1De Davi. Para vós, Senhor, elevo a minha alma. 2Meu Deus, em vós confio: não seja eu decepcionado! Não escarneçam de mim meus inimigos! 3Não, nenhum daqueles que esperam em vós será confundido, mas os pérfidos serão cobertos de vergonha. 4Senhor, mostrai-me os vossos caminhos, e ensinai-me as vossas veredas. 5Dirigi-me na vossa verdade e ensinai-me, porque sois o Deus de minha salvação e em vós eu espero sempre. 6Lembrai-vos, Senhor, de vossas misericórdias e de vossas bondades, que são eternas. 7Não vos lembreis dos pecados de minha juventude e dos meus delitos; em nome de vossa misericórdia, lembrai-vos de mim, por causa de vossa bondade, Senhor. 8O Senhor é bom e reto, por isso reconduz os extraviados ao caminho reto. 9Dirige os humildes na justiça, e lhes ensina a sua via. 10Todos os caminhos do Senhor são graça e fidelidade, para aqueles que guardam sua aliança e seus preceitos. 11Por amor de vosso nome, Senhor, perdoai meu pecado, por maior que seja. 12Que advém ao homem que teme o Senhor?

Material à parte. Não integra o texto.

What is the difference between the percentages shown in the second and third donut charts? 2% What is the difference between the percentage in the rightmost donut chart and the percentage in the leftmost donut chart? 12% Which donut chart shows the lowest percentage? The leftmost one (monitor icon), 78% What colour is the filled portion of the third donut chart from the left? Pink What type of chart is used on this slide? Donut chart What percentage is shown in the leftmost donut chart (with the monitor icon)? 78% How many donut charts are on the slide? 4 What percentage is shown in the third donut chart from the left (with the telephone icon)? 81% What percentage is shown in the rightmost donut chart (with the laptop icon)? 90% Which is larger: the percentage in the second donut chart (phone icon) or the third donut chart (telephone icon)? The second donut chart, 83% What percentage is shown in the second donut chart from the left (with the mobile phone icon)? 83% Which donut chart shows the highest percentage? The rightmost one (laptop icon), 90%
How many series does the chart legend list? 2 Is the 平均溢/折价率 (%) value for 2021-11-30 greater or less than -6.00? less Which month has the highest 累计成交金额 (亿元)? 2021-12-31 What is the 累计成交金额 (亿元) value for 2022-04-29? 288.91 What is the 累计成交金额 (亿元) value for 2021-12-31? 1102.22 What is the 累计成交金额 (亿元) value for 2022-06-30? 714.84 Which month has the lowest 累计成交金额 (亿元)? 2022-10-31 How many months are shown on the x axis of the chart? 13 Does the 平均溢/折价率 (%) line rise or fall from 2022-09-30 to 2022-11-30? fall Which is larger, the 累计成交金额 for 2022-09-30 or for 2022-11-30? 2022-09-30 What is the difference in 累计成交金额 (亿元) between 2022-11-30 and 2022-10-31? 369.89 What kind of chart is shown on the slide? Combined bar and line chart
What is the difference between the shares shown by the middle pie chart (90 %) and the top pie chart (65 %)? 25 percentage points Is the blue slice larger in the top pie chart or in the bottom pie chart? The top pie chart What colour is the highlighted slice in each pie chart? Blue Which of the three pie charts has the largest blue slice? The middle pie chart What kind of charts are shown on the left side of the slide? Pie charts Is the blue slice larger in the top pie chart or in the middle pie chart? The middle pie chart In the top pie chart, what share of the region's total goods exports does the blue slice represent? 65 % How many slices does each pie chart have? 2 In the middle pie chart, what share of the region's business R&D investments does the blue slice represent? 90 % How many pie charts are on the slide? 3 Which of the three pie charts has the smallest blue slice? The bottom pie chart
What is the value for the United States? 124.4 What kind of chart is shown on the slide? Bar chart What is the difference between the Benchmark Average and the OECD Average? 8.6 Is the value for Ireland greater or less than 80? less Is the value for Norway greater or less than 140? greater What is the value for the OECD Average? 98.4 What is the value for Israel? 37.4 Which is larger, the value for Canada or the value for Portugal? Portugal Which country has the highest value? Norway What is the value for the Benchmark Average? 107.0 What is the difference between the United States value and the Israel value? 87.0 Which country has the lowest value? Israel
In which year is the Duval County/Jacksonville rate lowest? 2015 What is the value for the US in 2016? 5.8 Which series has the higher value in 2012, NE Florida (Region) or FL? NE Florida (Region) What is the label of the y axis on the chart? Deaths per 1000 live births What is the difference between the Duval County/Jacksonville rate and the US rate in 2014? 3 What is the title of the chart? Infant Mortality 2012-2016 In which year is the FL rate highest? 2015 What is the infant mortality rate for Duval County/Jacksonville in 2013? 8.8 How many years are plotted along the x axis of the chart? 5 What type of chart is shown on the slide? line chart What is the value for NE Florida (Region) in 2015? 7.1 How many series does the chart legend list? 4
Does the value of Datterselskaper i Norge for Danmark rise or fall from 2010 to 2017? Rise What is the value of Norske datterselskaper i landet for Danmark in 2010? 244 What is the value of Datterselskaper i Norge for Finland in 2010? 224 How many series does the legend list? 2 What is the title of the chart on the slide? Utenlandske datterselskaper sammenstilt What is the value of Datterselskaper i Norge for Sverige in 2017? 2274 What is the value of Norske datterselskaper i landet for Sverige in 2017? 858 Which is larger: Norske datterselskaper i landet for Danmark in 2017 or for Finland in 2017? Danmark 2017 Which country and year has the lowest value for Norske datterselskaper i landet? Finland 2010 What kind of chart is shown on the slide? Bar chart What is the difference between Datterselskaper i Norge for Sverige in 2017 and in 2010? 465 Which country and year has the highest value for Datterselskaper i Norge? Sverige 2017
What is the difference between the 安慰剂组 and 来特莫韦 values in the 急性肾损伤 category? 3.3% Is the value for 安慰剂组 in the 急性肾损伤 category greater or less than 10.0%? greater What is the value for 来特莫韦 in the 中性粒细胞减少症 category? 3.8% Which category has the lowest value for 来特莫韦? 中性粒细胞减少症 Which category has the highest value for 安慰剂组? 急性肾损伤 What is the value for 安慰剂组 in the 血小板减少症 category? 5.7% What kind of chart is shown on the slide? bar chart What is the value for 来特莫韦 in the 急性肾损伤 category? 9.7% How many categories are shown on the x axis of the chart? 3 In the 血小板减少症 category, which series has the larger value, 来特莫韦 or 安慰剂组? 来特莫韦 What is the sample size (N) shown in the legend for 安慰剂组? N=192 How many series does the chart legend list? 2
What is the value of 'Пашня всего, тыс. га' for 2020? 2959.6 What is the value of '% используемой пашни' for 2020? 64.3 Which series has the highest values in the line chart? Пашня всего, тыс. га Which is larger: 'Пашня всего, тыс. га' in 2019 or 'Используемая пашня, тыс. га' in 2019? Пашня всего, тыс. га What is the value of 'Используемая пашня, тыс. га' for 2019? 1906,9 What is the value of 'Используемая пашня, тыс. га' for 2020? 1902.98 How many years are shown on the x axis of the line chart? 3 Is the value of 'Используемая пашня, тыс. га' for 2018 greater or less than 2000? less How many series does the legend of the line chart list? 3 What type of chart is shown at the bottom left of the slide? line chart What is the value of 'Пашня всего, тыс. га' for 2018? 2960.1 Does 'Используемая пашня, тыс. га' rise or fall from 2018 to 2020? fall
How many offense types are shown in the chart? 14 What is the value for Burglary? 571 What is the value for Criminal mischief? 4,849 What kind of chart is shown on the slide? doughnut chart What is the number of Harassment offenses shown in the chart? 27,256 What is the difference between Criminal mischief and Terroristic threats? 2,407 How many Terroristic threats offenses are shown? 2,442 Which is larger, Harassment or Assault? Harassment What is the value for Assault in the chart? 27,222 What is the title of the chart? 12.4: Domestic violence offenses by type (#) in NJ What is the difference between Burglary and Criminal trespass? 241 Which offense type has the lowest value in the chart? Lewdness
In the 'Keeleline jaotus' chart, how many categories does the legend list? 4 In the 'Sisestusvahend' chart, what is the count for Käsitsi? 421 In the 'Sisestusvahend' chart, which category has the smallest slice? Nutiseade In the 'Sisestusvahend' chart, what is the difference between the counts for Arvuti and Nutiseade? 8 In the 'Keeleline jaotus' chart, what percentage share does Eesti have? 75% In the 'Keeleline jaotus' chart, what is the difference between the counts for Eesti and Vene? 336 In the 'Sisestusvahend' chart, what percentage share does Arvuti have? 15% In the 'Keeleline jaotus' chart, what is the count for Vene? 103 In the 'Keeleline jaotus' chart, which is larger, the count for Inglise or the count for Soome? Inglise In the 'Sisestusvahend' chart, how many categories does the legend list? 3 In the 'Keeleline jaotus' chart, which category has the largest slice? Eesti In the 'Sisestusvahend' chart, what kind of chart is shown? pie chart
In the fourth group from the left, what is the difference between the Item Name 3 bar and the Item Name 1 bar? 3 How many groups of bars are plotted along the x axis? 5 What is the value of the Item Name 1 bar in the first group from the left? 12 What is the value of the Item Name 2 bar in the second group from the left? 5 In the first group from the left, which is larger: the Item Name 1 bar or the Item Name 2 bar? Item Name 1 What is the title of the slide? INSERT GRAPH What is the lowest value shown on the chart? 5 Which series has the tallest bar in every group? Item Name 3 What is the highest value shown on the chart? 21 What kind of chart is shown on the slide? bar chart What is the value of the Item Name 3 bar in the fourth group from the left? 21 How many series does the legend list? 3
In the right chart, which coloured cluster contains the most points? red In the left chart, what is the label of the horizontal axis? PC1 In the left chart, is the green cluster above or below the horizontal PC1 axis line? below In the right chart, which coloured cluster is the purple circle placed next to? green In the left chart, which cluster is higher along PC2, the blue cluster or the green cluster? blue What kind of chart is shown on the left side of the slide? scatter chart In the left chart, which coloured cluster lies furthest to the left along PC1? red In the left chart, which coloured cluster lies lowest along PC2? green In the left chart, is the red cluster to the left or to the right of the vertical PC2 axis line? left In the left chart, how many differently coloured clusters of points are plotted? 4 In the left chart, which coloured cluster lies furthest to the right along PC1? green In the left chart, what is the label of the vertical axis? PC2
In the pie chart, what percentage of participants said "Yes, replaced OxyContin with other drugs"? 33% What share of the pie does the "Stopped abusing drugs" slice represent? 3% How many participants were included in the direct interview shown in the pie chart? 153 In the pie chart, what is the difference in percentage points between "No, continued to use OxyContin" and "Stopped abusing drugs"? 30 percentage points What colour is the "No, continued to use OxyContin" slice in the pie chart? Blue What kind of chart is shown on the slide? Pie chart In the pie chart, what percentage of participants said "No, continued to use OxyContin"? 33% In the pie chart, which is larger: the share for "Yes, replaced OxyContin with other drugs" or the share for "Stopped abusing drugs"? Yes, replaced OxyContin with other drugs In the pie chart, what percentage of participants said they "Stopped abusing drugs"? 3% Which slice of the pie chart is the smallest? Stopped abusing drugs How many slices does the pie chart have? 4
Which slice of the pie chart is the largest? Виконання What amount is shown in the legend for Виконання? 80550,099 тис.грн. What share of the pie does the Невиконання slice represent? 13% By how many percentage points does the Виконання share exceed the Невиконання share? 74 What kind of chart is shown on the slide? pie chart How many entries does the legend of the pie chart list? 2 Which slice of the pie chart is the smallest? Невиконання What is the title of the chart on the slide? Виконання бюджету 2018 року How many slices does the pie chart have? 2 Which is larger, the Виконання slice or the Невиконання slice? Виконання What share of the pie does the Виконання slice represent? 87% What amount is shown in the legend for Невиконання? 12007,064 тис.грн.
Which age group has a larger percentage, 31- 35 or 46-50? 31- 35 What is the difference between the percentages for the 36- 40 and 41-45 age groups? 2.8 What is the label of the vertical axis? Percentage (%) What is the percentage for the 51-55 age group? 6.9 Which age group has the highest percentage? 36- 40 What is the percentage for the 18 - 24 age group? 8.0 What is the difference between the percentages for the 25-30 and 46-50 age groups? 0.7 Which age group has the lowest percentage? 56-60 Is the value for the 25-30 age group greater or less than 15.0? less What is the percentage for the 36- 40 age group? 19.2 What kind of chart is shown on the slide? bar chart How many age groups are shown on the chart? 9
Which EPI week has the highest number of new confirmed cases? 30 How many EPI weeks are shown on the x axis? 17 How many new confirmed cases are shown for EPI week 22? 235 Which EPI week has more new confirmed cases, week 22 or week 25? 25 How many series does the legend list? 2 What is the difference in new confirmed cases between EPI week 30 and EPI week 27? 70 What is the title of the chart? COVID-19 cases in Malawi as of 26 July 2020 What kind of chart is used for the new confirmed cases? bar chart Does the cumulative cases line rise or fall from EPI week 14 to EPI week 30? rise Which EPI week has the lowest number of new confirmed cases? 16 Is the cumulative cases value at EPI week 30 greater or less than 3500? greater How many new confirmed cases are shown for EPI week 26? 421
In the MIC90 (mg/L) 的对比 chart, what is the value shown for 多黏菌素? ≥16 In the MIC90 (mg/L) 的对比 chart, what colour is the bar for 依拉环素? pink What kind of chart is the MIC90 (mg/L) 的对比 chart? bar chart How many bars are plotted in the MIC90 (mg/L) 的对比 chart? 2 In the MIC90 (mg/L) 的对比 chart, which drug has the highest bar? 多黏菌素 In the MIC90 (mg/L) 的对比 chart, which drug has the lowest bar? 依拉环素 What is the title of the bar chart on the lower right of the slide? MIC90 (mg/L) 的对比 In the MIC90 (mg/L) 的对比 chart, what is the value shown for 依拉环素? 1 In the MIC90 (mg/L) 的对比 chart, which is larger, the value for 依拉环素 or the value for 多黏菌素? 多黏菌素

Deus lhe ensina o caminho que deve escolher. 13Viverá na felicidade, e sua posteridade possuirá a terra. 14O Senhor se torna íntimo dos que o temem, e lhes manifesta a sua aliança. 15Meus olhos estão sempre fixos no Senhor, porque ele livrará do laço os meus pés. 16Olhai-me e tende piedade de mim, porque estou só e na miséria. 17Aliviai as angústias do meu coração, e livrai-me das aflições. 18Vede minha miséria e meu sofrimento, e perdoai-me todas as faltas. 19Vede meus inimigos, são muitos, e com ódio implacável me perseguem. 20Defendei minha alma e livrai-me; não seja confundido eu que em vós me acolhi. 21Protejam-me a inocência e a integridade, porque espero em vós, Senhor. 22Ó Deus, livrai Israel de todas as suas angústias.

Evangelho:

 Mateus 18:21-35

21Então Pedro se aproximou dele e disse: Senhor, quantas vezes devo perdoar a meu irmão, quando ele pecar contra mim? Até sete vezes? 22Respondeu Jesus: Não te digo até sete vezes, mas até setenta vezes sete. 23Por isso, o Reino dos céus é comparado a um rei que quis ajustar contas com seus servos. 24Quando começou a ajustá-las, trouxeram-lhe um que lhe devia dez mil talentos. 25Como ele não tinha com que pagar, seu senhor ordenou que fosse vendido, ele, sua mulher, seus filhos e todos os seus bens para pagar a dívida.26Este servo, então, prostrou-se por terra diante dele e suplicava-lhe: Dá-me um prazo, e eu te pagarei tudo! 27Cheio de compaixão, o senhor o deixou ir embora e perdoou-lhe a dívida. 28Apenas saiu dali, encontrou um de seus companheiros de serviço que lhe devia cem denários. Agarrou-o na garganta e quase o estrangulou, dizendo: Paga o que me deves! 29O outro caiu-lhe aos pés e pediu-lhe: Dá-me um prazo e eu te pagarei! 30Mas, sem nada querer ouvir, este homem o fez lançar na prisão, até que tivesse pago sua dívida. 31Vendo isto, os outros servos, profundamente tristes, vieram contar a seu senhor o que se tinha passado. 32Então o senhor o chamou e lhe disse: Servo mau, eu te perdoei toda a dívida porque me suplicaste. 33Não devias também tu compadecer-te de teu companheiro de serviço, como eu tive piedade de ti? 34E o senhor, encolerizado, entregou-o aos algozes, até que pagasse toda a sua dívida. 35Assim vos tratará meu Pai celeste, se cada um de vós não perdoar a seu irmão, de todo seu coração.